Whether she's performing solo or with her band Throwing Muses, Kristin Hersh inspires all sorts of devotion, especially from her queer fans. Some of those fans are also musicians and on Hot Hands: A Tribute to Throwing Muses and Kristin Hersh (Kuma-Chan), they get the opportunity to give Hersh her due. With at least one song from all eight of TM's studio discs, this thorough tribute also dips into Hersh's solo work, making it a serious salute. Inspired interpretations are performed by Sharashka, The Blood Group, Flying Winnebago & Annie Hayden, Dirty Power, Kuma-Chan label founder Phil Locke, Hypofixx (an electronic reading of 'Bright Yellow Gun'), Flare, Paul Durham, Rose Polenzani & Sharon Lewis, P D Sexton and John Ashfield (the recent 'Portia'), to mention a few.
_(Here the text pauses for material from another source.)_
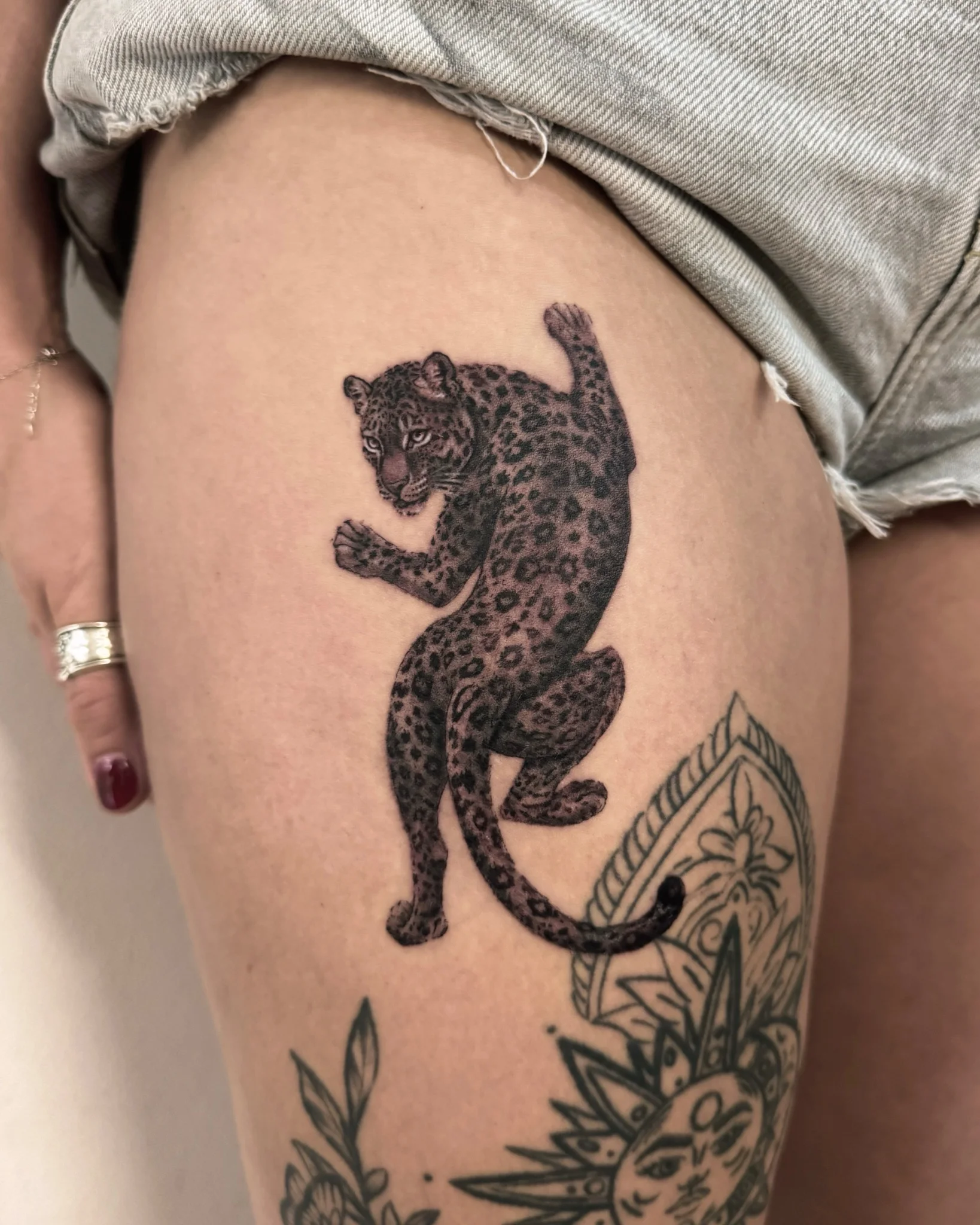 Black and grey realistic leopard tattoo on upper thigh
A 1999 recording of Pansy Division covering 'I Can Make You A Man' is one of several highlights of The Rocky Horror Punk Rock Show (Springman), a glittering compilation of punk rock bands. The marquee also includes Alkaline Trio ('Over At The Frankenstein Palace'), Groovie Ghoulies ('The Time Warp'), Apocalypse Hoboken ('Sweet Transvestite'), Swinging Utters ('Eddie's Teddy'), and The Ataris ('Science Fiction Double Feature – Reprise'). Nearly as fascinating as the compilation itself are the liner notes on the project by Shawn 'Eddie Migraine' Browning.

Several mostly Canadian artists pay tribute to legendary Canadian singer/songwriter Gordon Lightfoot on Beautiful: A Tribute To Gordon Lightfoot (Borealis/Northernblues). Those paying homage range from Lightfoot's contemporaries such as Jesse Winchester, Bruce Cockburn, Maria Muldaur, and Sylvia Tyson (as a member of Quartette on 'Song For A Winter's Night') to contemporary Canadian acts such as Cowboy Junkies, The Tragically Hip and Ron Sexsmith.

The latest Latin music revival focuses on the music of Brazil. I have received at least half a dozen compilations featuring this genre. On Obrigado Brazil (Sony Classical), cellist Yo-Yo Ma visits the works of Jobim, Villa-Lobos, Mariano, Pixinguinha, and others for a classically engineered celebration of Brazilian culture. Joe Doggs, whose vocals are vaguely reminiscent of Jimmy Scott, joins Hammond B-3 organist Joey De Francesco on his album of standards covers Falling In Love Again (Concord Jazz). George Bugatti applies his smokey baritone to nine standards, a U2 cover ('Two Shots of Happy, One Shot of Sad') and a pair of originals on A Night For Romance (Fynsworth Alley).